INPUT MATERIAL —
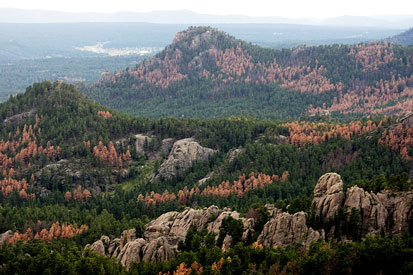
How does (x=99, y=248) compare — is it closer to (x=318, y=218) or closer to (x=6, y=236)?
(x=6, y=236)

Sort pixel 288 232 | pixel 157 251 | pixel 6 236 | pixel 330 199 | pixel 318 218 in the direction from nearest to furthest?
pixel 288 232 → pixel 318 218 → pixel 330 199 → pixel 157 251 → pixel 6 236

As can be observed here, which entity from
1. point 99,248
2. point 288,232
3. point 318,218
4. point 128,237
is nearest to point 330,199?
point 318,218

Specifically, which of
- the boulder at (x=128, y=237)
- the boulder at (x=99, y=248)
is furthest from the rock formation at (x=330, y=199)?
the boulder at (x=99, y=248)

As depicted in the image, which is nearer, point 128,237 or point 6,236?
point 128,237

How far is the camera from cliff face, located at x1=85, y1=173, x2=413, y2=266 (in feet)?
358

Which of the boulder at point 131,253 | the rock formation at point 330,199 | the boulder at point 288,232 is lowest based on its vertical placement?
the boulder at point 131,253

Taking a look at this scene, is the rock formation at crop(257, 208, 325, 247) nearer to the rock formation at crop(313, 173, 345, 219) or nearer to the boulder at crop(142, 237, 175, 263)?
the rock formation at crop(313, 173, 345, 219)

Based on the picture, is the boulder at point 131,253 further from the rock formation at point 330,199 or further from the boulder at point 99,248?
the rock formation at point 330,199

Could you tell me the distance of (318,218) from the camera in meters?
115

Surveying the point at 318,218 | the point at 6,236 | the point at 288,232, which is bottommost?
the point at 6,236

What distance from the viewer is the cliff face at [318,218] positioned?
109 meters

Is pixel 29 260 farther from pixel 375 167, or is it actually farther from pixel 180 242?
pixel 375 167

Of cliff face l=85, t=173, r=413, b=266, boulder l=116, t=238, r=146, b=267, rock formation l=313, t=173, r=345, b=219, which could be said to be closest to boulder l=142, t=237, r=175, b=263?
cliff face l=85, t=173, r=413, b=266

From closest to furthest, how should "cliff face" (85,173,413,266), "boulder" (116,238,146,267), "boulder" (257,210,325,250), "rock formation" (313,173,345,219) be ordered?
"cliff face" (85,173,413,266) → "boulder" (257,210,325,250) → "rock formation" (313,173,345,219) → "boulder" (116,238,146,267)
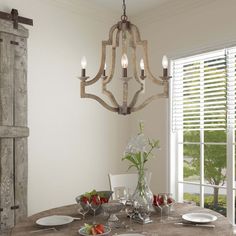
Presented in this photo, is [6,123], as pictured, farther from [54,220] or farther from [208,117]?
[208,117]

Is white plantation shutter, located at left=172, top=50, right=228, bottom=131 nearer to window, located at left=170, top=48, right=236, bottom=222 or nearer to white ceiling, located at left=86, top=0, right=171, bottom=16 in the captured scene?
window, located at left=170, top=48, right=236, bottom=222

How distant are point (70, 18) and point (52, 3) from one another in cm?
26

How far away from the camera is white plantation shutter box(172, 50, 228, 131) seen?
10.4 ft

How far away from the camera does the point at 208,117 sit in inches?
129

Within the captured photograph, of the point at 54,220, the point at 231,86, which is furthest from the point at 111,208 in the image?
the point at 231,86

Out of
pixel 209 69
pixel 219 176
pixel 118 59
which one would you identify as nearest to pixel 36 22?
pixel 118 59

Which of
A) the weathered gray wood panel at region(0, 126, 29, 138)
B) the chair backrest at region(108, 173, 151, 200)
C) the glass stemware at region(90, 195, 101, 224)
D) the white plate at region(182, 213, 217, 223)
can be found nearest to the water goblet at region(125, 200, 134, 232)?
the glass stemware at region(90, 195, 101, 224)

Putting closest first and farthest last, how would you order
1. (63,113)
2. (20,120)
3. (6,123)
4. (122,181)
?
(6,123), (20,120), (122,181), (63,113)

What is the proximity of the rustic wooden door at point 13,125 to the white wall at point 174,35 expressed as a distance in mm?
1474

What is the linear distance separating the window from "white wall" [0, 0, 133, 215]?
800mm

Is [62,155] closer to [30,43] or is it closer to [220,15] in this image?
[30,43]

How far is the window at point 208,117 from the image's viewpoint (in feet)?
10.1

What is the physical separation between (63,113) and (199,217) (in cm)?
184

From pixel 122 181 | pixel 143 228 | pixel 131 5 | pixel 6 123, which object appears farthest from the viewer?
pixel 131 5
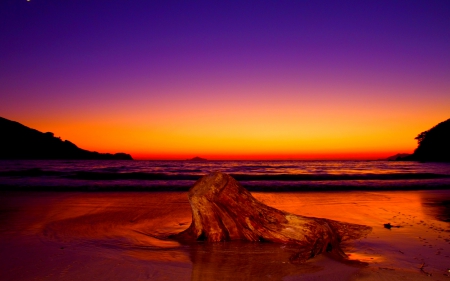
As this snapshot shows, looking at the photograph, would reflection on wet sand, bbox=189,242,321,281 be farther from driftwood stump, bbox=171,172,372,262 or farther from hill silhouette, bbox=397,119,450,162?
hill silhouette, bbox=397,119,450,162

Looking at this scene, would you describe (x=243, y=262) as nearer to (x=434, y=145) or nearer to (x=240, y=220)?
(x=240, y=220)

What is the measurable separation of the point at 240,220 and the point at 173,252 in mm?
1291

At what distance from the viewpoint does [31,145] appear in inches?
3184

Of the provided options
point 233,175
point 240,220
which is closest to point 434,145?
point 233,175

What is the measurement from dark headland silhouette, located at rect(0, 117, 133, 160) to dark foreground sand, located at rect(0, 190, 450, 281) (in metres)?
79.3

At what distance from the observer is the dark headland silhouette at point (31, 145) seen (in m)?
75.9

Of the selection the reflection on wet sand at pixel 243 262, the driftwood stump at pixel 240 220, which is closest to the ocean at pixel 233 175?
the driftwood stump at pixel 240 220

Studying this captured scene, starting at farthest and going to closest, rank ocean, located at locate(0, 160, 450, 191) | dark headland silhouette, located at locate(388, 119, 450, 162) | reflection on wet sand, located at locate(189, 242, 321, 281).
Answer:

YOUR GOAL — Copy the listing above word for word, leaving out the pictures.

CORRECT RESPONSE —
How does (x=99, y=248) compare — is it closer to (x=318, y=218) or closer to (x=6, y=236)?
(x=6, y=236)

Sort pixel 288 232 | pixel 157 251 | pixel 6 236 | pixel 330 199 | pixel 318 218 in the direction from nearest to furthest?
pixel 288 232 → pixel 318 218 → pixel 330 199 → pixel 157 251 → pixel 6 236

As can be observed here, which entity from
1. point 99,248
2. point 288,232
3. point 318,218
4. point 128,237
is nearest to point 330,199?
point 318,218

Specifically, which of
- the boulder at (x=128, y=237)
- the boulder at (x=99, y=248)
is furthest from the rock formation at (x=330, y=199)?
the boulder at (x=99, y=248)

As depicted in the image, which is nearer, point 128,237 or point 6,236?
point 128,237

How far is the camera from cliff face, located at x1=85, y1=173, x2=413, y2=266 (in feet)?
358

Which of the boulder at point 131,253 | the rock formation at point 330,199 | the boulder at point 288,232 is lowest based on its vertical placement?
the boulder at point 131,253

Taking a look at this scene, is the rock formation at crop(257, 208, 325, 247) nearer to the rock formation at crop(313, 173, 345, 219) or nearer to the boulder at crop(142, 237, 175, 263)?
the rock formation at crop(313, 173, 345, 219)

Based on the picture, is the boulder at point 131,253 further from the rock formation at point 330,199 or further from the boulder at point 99,248?
the rock formation at point 330,199

Could you tell me the distance of (318,218) from the camera in meters?
115

Surveying the point at 318,218 | the point at 6,236 | the point at 288,232, which is bottommost?
the point at 6,236

What distance from the viewer is the cliff face at [318,218] positioned?
109 meters

Is pixel 29 260 farther from pixel 375 167, or is it actually farther from pixel 180 242?
pixel 375 167

Of cliff face l=85, t=173, r=413, b=266, boulder l=116, t=238, r=146, b=267, rock formation l=313, t=173, r=345, b=219, which could be said to be closest to boulder l=142, t=237, r=175, b=263?
cliff face l=85, t=173, r=413, b=266

From closest to furthest, how should "cliff face" (85,173,413,266), "boulder" (116,238,146,267), "boulder" (257,210,325,250), "rock formation" (313,173,345,219) be ordered?
"cliff face" (85,173,413,266) → "boulder" (257,210,325,250) → "rock formation" (313,173,345,219) → "boulder" (116,238,146,267)
Presented in this photo, is [6,123], as pictured, farther from [54,220] or farther from [208,117]?
[208,117]

Is white plantation shutter, located at left=172, top=50, right=228, bottom=131 nearer to window, located at left=170, top=48, right=236, bottom=222 or nearer to white ceiling, located at left=86, top=0, right=171, bottom=16 in the captured scene?
window, located at left=170, top=48, right=236, bottom=222

How distant are point (70, 18) and point (52, 3) from one another in cm?
26

How far away from the camera is white plantation shutter box(172, 50, 228, 131) seen?
10.4 ft

How far away from the camera does the point at 208,117 sit in inches?
129

Within the captured photograph, of the point at 54,220, the point at 231,86, which is furthest from the point at 111,208 in the image?
the point at 231,86

Out of
pixel 209 69
pixel 219 176
pixel 118 59
which one would you identify as nearest to pixel 36 22?
pixel 118 59

Which of
A) the weathered gray wood panel at region(0, 126, 29, 138)
B) the chair backrest at region(108, 173, 151, 200)
C) the glass stemware at region(90, 195, 101, 224)
D) the white plate at region(182, 213, 217, 223)
can be found nearest to the water goblet at region(125, 200, 134, 232)?
the glass stemware at region(90, 195, 101, 224)

Putting closest first and farthest last, how would you order
1. (63,113)
2. (20,120)
3. (6,123)
4. (122,181)
?
(6,123), (20,120), (122,181), (63,113)

What is the proximity of the rustic wooden door at point 13,125 to the white wall at point 174,35 expressed as a distance in mm?
1474

What is the linear distance separating the window from "white wall" [0, 0, 133, 215]?
800mm

Is [62,155] closer to [30,43] or is it closer to [220,15] in this image?
[30,43]

How far is the window at point 208,117 from the image's viewpoint (in feet)?
10.1

What is the physical separation between (63,113) and (199,217) (in cm)?
184

From pixel 122 181 | pixel 143 228 | pixel 131 5 | pixel 6 123, which object appears farthest from the viewer?
pixel 131 5
As this snapshot shows, looking at the photograph, would reflection on wet sand, bbox=189,242,321,281 be farther from driftwood stump, bbox=171,172,372,262 or farther from hill silhouette, bbox=397,119,450,162?
hill silhouette, bbox=397,119,450,162

Looking at this scene, would you describe (x=243, y=262) as nearer to (x=434, y=145) or nearer to (x=240, y=220)?
(x=240, y=220)

What is the measurable separation of the point at 240,220 and the point at 173,252 in mm?
1291

At what distance from the viewpoint does [31,145] appear in inches?
3184

Of the provided options
point 233,175
point 240,220
which is closest to point 434,145?
point 233,175

What is the measurement from dark headland silhouette, located at rect(0, 117, 133, 160) to dark foreground sand, located at rect(0, 190, 450, 281) (in metres)?
79.3

At what distance from the observer is the dark headland silhouette at point (31, 145) seen (in m)?
75.9

Of the selection the reflection on wet sand at pixel 243 262, the driftwood stump at pixel 240 220, which is closest to the ocean at pixel 233 175?
the driftwood stump at pixel 240 220

Studying this captured scene, starting at farthest and going to closest, rank ocean, located at locate(0, 160, 450, 191) | dark headland silhouette, located at locate(388, 119, 450, 162) | reflection on wet sand, located at locate(189, 242, 321, 281).
Answer:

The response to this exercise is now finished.